Jean Henri Fabre
- Category : Entomologist
- Type : PSP
- Profile : 1/3 - Investigating / Martyr
- Definition : Single
- Incarnation Cross : RAX The Vessel of Love 4
Jean-Henri Casimir Fabre (December 22, 1823 - October 11, 1915) was a French entomologist and author.
Fabre was born on December 22, 1823 in Saint-Léons in Aveyron, France. Fabre was largely an autodidact, owing to the poverty of his family. Nevertheless, he acquired a primary teaching certificate at the young age of 19 and began teaching in Carpentras whilst pursuing further studies. In 1849 he was appointed to a teaching post in Ajaccio (Corsica), then in 1853 moved on to the lycée in Avignon.
He died on October 11, 1915.
Fabre went on to accomplish many scholarly achievements. He was a popular teacher, physicist, chemist and botanist. However, he is probably best known for his findings in the field of entomology, the study of insects, and is considered by many to be the father of modern entomology. Much of his enduring popularity is due to his marvelous teaching ability and his manner of writing about the lives of insects in biographical form, which he preferred to a clinically detached, journalistic mode of recording. In doing so he combined what he called "my passion for scientific truth" with keen observations and an engaging, colloquial style of writing. Fabre noted:
Others again have reproached me with my style, which has not the solemnity, nay, better, the dryness of the schools. They fear lest a page that is read without fatigue should not always be the expression of the truth. Were I to take their word for it, we are profound only on condition of being obscure.

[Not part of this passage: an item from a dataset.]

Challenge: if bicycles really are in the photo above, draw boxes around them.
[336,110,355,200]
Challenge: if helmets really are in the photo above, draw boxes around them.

Over the years he wrote a series of texts on insects and arachnids that are collectively known as the Souvenirs Entomologiques. Fabre's influence is felt in the later works of fellow naturalist Charles Darwin, who called Fabre "an inimitable observer". Fabre, however, remained sceptical about Darwin's theory of evolution, as he always restrained from all theories and systems. His special force was exact and detailed observation, field research as we would call it today, always avoiding premature general conclusions from his observations.
In one of Fabre's most famous experiments, he arranged Pine Processionary caterpillars to form a continuous loop around the edge of a pot. As each caterpillar instinctively followed the silken trail of the caterpillars in front of it, the group moved around in a circle for seven days.
Jean-Henri Fabre's last home and office, the Harmas de Fabre in Provence, stands today as a museum devoted to his life and works.
The site of his birth, at St Léons, near Millau is now the site of Micropolis, a tourist attraction dedicated to popularising entomology and a museum on his life.